Design of Planar Parallel Robots With Preloaded Flexures for Guaranteed Backlash Prevention

[+] Author and Article Information
Wei Wei

Department of Mechanical Engineering, Advanced Robotics and Mechanisms Applications Laboratory (ARMA Lab), Columbia University, New York, NY 10027ww2161@columbia.edu

Nabil Simaan1

Department of Mechanical Engineering, Advanced Robotics and Mechanisms Applications Laboratory (ARMA Lab), Columbia University, New York, NY 10027ns2236@columbia.edu

Throughout this paper, a twist is defined as a three- or six-dimensional column vector with linear velocity preceding the angular velocity.

1

Corresponding author.

» **Given data**
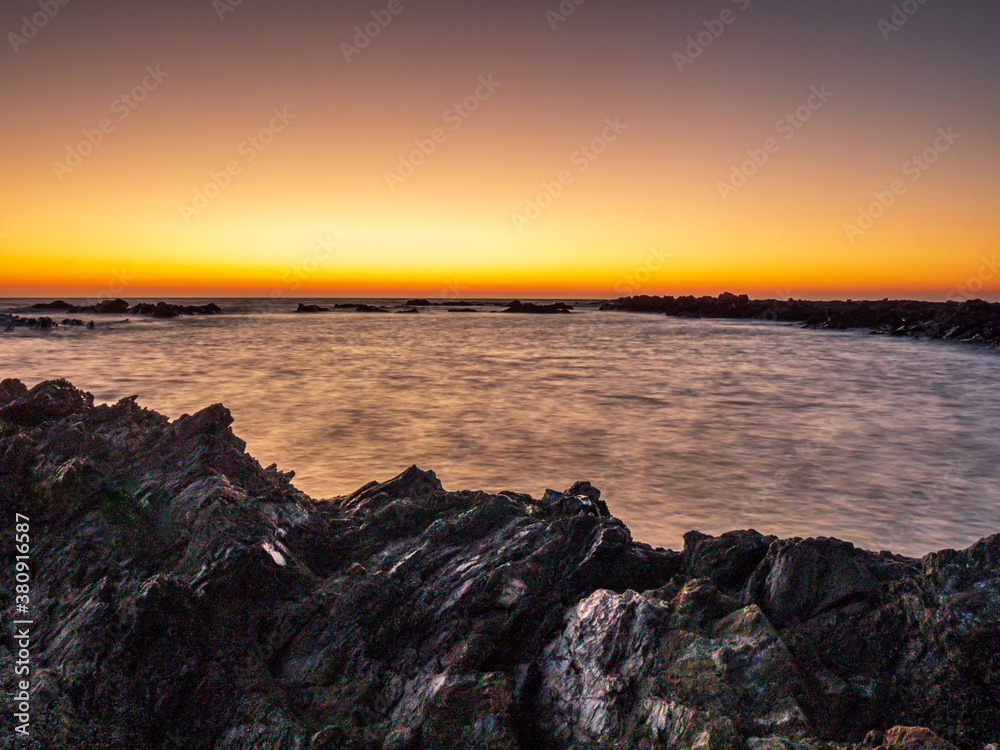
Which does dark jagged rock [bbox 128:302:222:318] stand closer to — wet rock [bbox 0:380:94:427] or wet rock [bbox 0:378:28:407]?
wet rock [bbox 0:378:28:407]

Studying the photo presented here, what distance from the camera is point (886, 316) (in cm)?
5100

» **What needs to be done**
In the header of the robotics paper shown above, how is a twist defined?

» **The completed task**
A twist is a three- or six-dimensional column vector with linear velocity preceding the angular velocity.